Чаадаева обвинили в антипатриотизме. Признавая факт «преувеличения», он с достоинством отвечал своим критикам: «Я не научился любить свою родину с закрытыми глазами, с преклоненной головой, с запертыми устами. Я нахожу, что человек может быть полезен своей стране только в том случае, если ясно видит ее . я думаю, что время слепых влюбленностей прошло, что теперь мы прежде всего обязаны родине истиной. Я люблю мое отечество, как Петр Великий научил меня любить его… Я предпочитаю бичевать свою родину, предпочитаю огорчать ее, только бы её не обманывать».

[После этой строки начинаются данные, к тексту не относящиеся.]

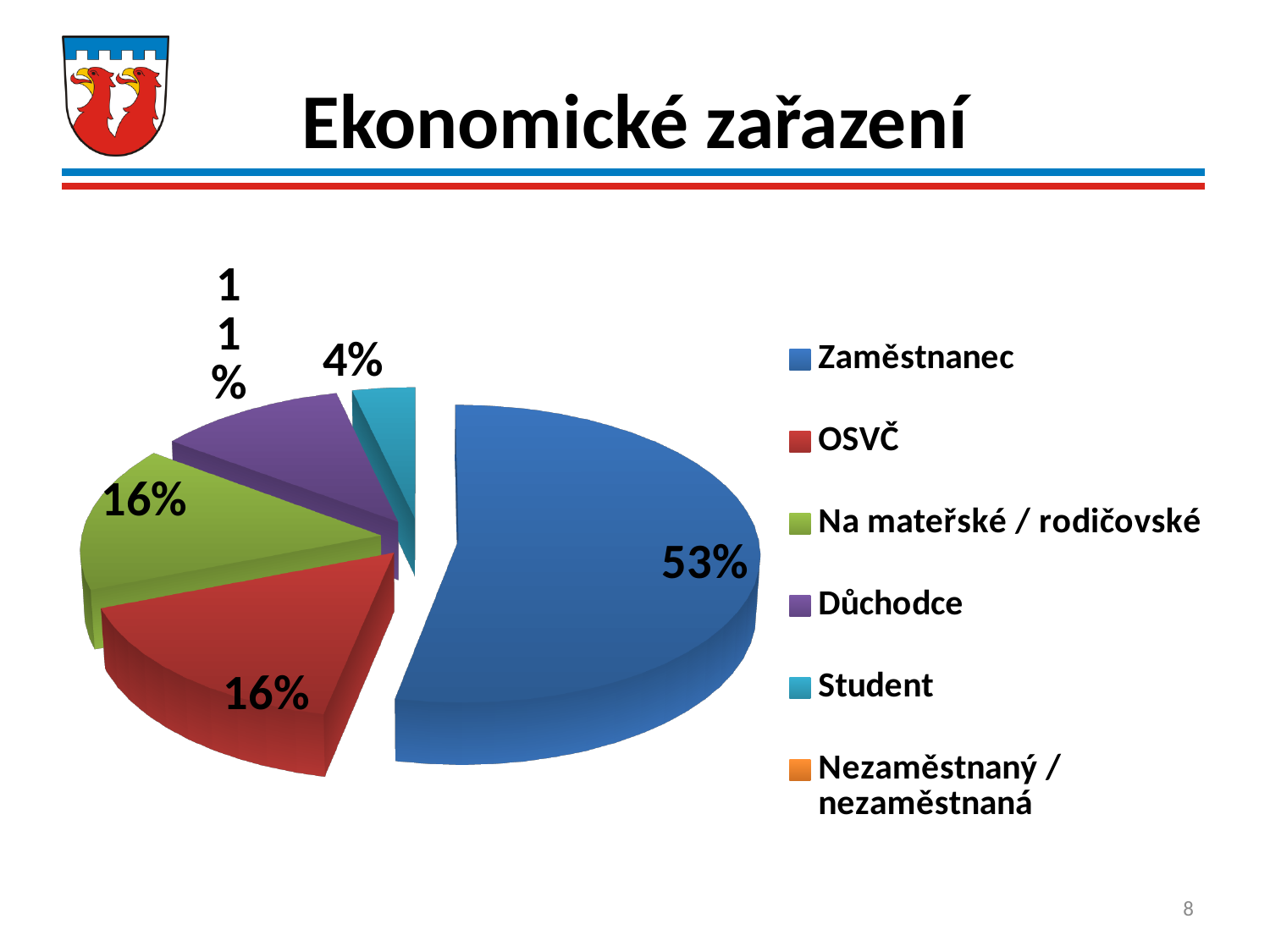
What share of the pie does Zaměstnanec have? 53% What percentage is shown for Na mateřské / rodičovské? 16% What percentage is shown for Student? 4% How many percentage points larger is the Zaměstnanec slice than the Důchodce slice? 42 percentage points What percentage is shown for OSVČ? 16% What is the title of the chart? Ekonomické zařazení Which category has the largest slice of the pie? Zaměstnanec How many categories does the legend list? 6 Which is larger, the slice for Důchodce or the slice for Student? Důchodce What kind of chart is shown on the slide? pie chart What percentage is shown for Důchodce? 11% How many percentage points larger is the Zaměstnanec slice than the Student slice? 49 percentage points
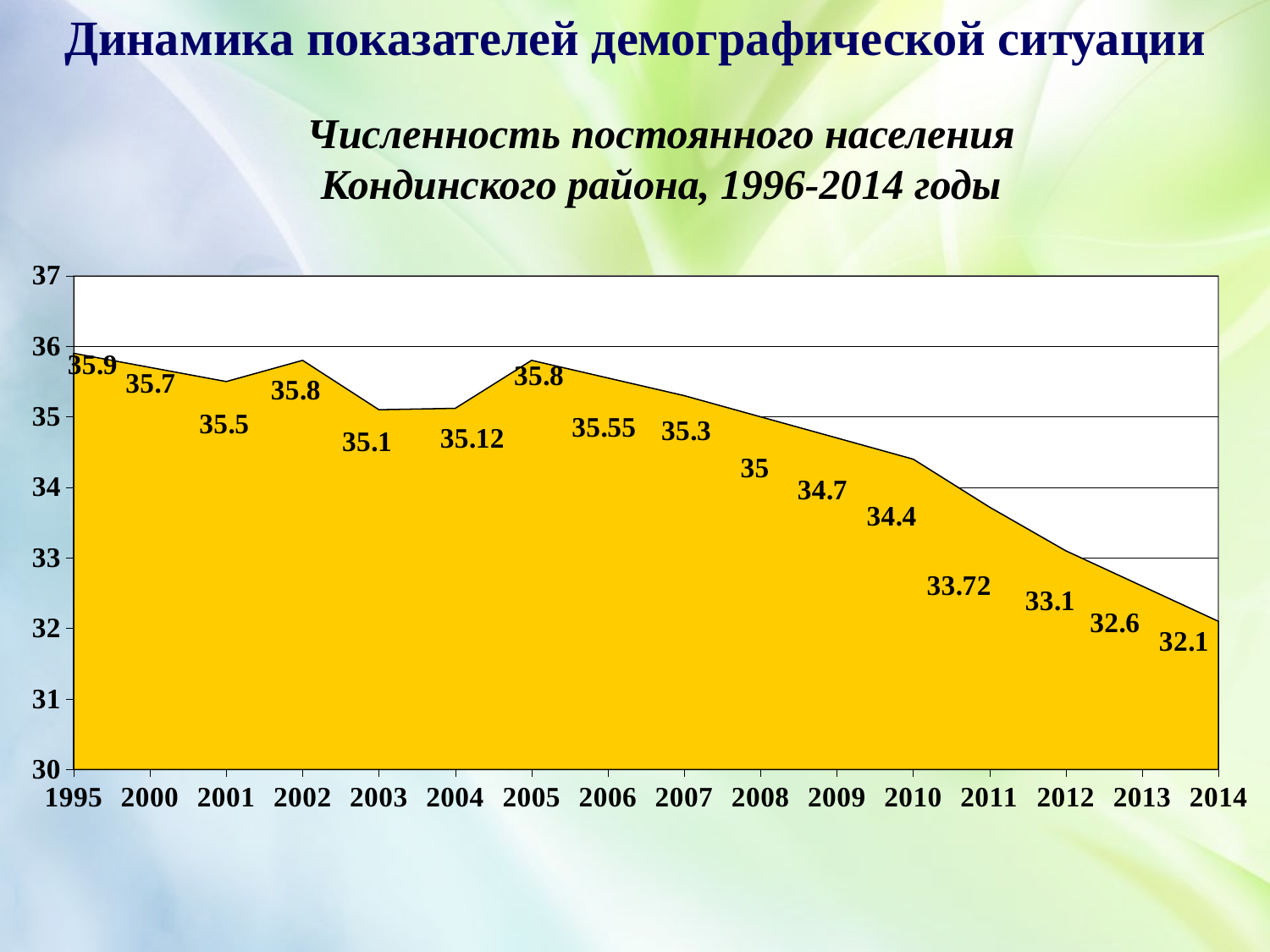
What is the value for 2011? 33.72 Do the values generally rise or fall from 2005 to 2014? fall What kind of chart is this? area chart What is the value for 2004? 35.12 Which year has the lowest value? 2014 Which year has the highest value? 1995 What is the difference between the values for 1995 and 2014? 3.8 Is the value for 2012 greater or less than 34? less What is the value for 1995? 35.9 Which is larger, the value for 2002 or the value for 2003? 2002 How many years are shown on the x axis? 16 What is the value for 2014? 32.1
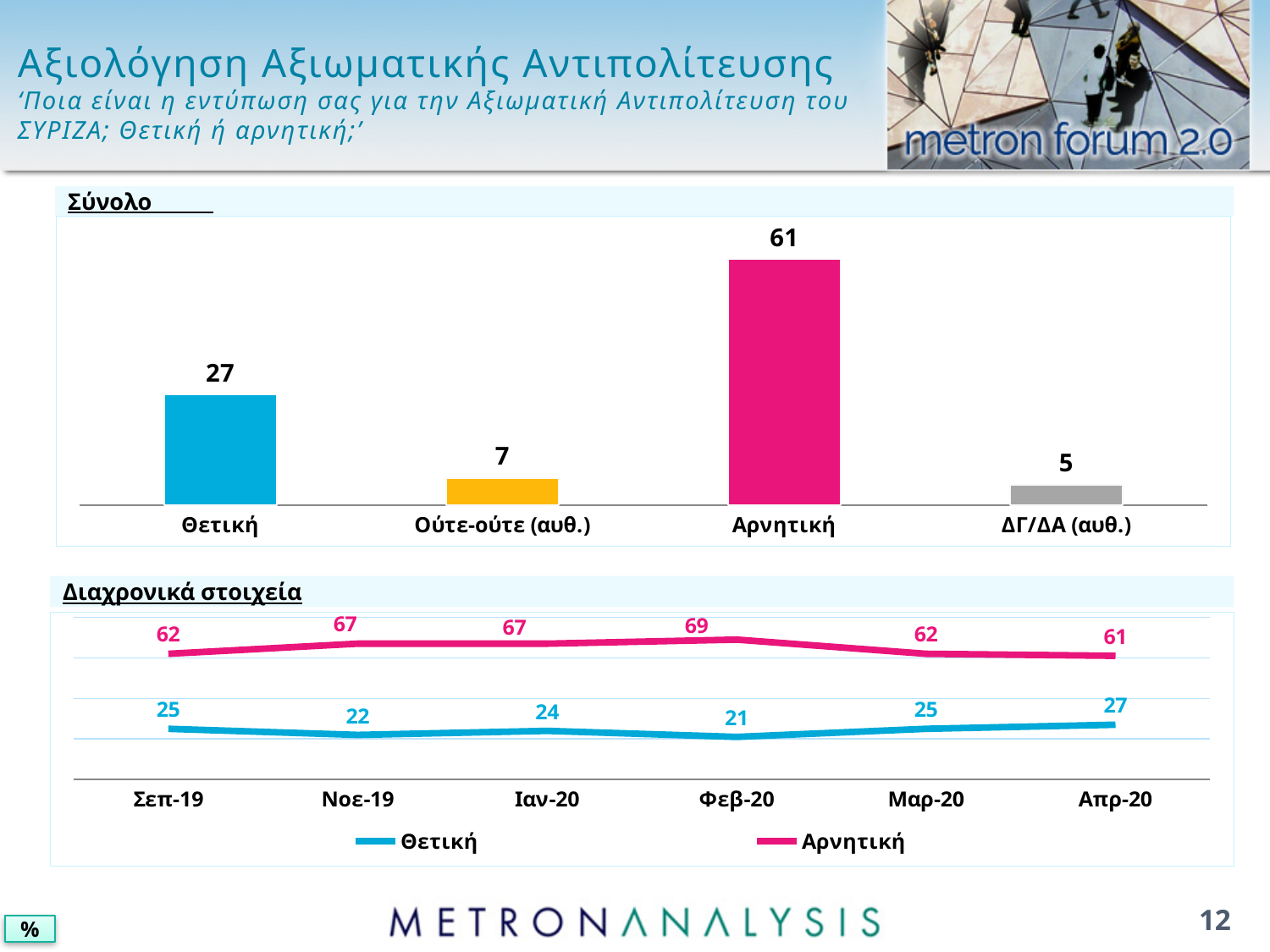
In the 'Διαχρονικά στοιχεία' line chart, does the Αρνητική series rise or fall from Φεβ-20 to Απρ-20? Fall In the 'Σύνολο' bar chart, what is the value for Αρνητική? 61 In the 'Σύνολο' bar chart, what is the difference between Αρνητική and Θετική? 34 In the 'Σύνολο' bar chart, how many categories are shown? 4 In the 'Σύνολο' bar chart, what is the value for Θετική? 27 In the 'Σύνολο' bar chart, which category has the lowest value? ΔΓ/ΔΑ (αυθ.) What kind of chart is the 'Σύνολο' chart? Bar chart In the 'Διαχρονικά στοιχεία' line chart, what is the difference between Αρνητική and Θετική in Σεπ-19? 37 In the 'Διαχρονικά στοιχεία' line chart, in which period is Θετική lowest? Φεβ-20 In the 'Διαχρονικά στοιχεία' line chart, what is the value for Αρνητική in Φεβ-20? 69 In the 'Διαχρονικά στοιχεία' line chart, what is the value for Θετική in Νοε-19? 22 In the 'Διαχρονικά στοιχεία' line chart, how many series does the legend list? 2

Впоследствии Чаадаев высказал и иную, более оптимистическую точку зрения относительно будущего России и её места в мировой цивилизации. Он сформулировал идею, ставшую программной для всех последующих философских и идейно-политических исканий русских мыслителей. Утверждению о том, что Россия обречена повторять путь, пройденный другими странами, Чаадаев противопоставил следующее суждение: «Я полагаю, что мы пришли после других для того, чтобы делать лучше их, чтобы не впадать в их ошибки, в их заблуждения и суеверия… Более того, у меня есть глубокое убеждение, что мы призваны решить большую часть проблемы социального порядка, завершить большую часть идей, возникших в старых обществах, ответить на важнейшие вопросы, какие занимают человечество».
Идеи Чаадаева обострили споры о прошлом и будущем России, происходившие в среде дворянской интеллигенции. Обсуждение исторических судеб страны породило в русской общественно-политической мысли два идейных направления, столкнувшихся между собой в непримиримом конфликте. Это были учения западников и славянофилов.